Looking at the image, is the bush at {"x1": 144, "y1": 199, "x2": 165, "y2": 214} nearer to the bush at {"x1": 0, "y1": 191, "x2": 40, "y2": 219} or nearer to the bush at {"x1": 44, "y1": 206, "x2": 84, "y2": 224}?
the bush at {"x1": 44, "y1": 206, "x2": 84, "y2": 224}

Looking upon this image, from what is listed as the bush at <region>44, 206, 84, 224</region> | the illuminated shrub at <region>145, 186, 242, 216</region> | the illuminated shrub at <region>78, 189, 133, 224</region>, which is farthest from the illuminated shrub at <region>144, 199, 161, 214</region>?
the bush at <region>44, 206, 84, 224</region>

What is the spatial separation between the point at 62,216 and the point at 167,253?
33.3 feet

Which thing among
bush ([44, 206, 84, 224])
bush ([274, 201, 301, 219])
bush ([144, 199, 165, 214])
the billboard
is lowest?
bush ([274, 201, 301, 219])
* * *
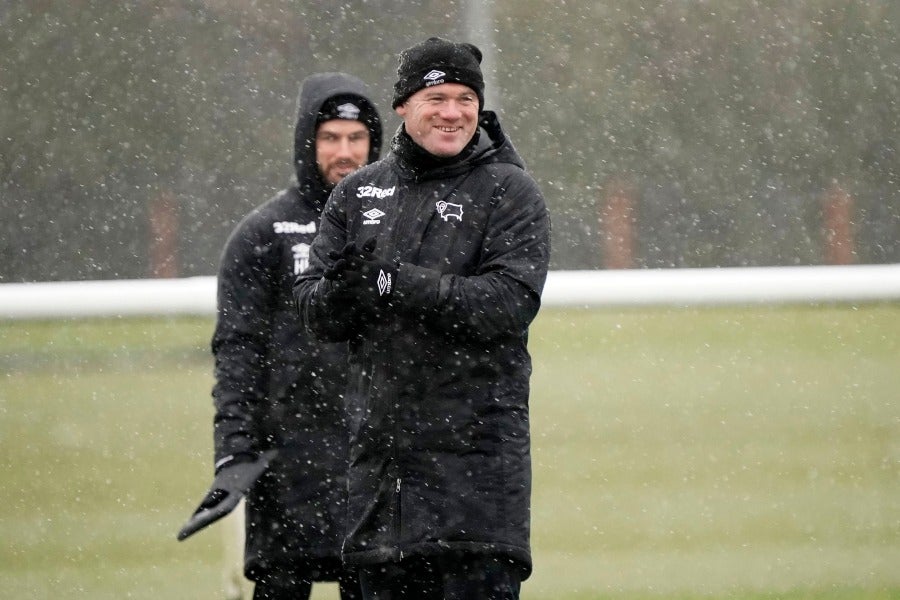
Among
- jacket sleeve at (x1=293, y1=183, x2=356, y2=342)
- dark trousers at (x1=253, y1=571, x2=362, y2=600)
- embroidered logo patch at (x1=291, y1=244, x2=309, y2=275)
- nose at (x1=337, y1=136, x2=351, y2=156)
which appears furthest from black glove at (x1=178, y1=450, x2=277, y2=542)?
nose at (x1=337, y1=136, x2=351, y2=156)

▸ Stated task
Extract each line of the records that contains the word "region".

▸ Complete output
Looking upon this image, from what is listed as the bush at <region>44, 206, 84, 224</region> | the illuminated shrub at <region>145, 186, 242, 216</region> | the illuminated shrub at <region>78, 189, 133, 224</region>, which is farthest from the illuminated shrub at <region>144, 199, 161, 214</region>?
the bush at <region>44, 206, 84, 224</region>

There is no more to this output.